Caching in LLMs - Quality Score Eviction Policy

Extension Design

Quality Score Eviction Policy design and algorithm implementation

While traditional strategies are effective in general-purpose systems, these approaches overlook the semantic relevance of cached content. This can reduce caching effectiveness in LLM applications, where users often submit similar prompts that could be handled more efficiently by reusing existing responses.

To address this issue, we introduce the Quality Score Eviction Policy, an extension to the GPTCache framework that incorporates a learned notion of quality into eviction decisions. Our policy aims to retain entries that not only are frequently used or recently accessed, but also demonstrate high semantic similarity to user queries over time. This change seeks to improve hit rates and lower latency for repeated or paraphrased queries while adapting dynamically to usage patterns.

Algorithm Implementation

The Quality Score Eviction Policy uses a composite score to decide which cache items to evict. This score is a weighted combination of:

  • Quality Score: An exponentially-smoothed average of similarity scores from past cache hits.
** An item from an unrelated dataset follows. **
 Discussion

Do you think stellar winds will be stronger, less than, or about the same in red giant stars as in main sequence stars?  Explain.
This tracks how well an item matches new queries over time.
  • Recency: Based on the timestamp of last access.
  • Frequency: Count of how often the entry was accessed.
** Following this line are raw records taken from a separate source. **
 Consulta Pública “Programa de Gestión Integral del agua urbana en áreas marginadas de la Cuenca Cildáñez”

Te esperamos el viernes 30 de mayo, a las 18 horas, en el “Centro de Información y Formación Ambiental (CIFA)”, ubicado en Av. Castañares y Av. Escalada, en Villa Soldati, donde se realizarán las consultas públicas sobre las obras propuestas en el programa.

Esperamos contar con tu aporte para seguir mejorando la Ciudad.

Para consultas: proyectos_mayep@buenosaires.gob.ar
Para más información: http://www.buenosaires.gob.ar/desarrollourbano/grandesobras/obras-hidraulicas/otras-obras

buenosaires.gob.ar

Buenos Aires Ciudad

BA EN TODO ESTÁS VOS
Eviction proceeds by removing the entry with the lowest composite score, prioritizing retention of items that are useful in practice, not just frequently or recently accessed.

The core update rule for quality is:

quality_t = (1-alpha) * quality_{t-1} + alpha * similarity

Where quality_t is the quality score at time t, similarity is the similarity score, calculating by the highest similarity to any item in the cache, and alpha is the learning rate, which is a hyperparameter.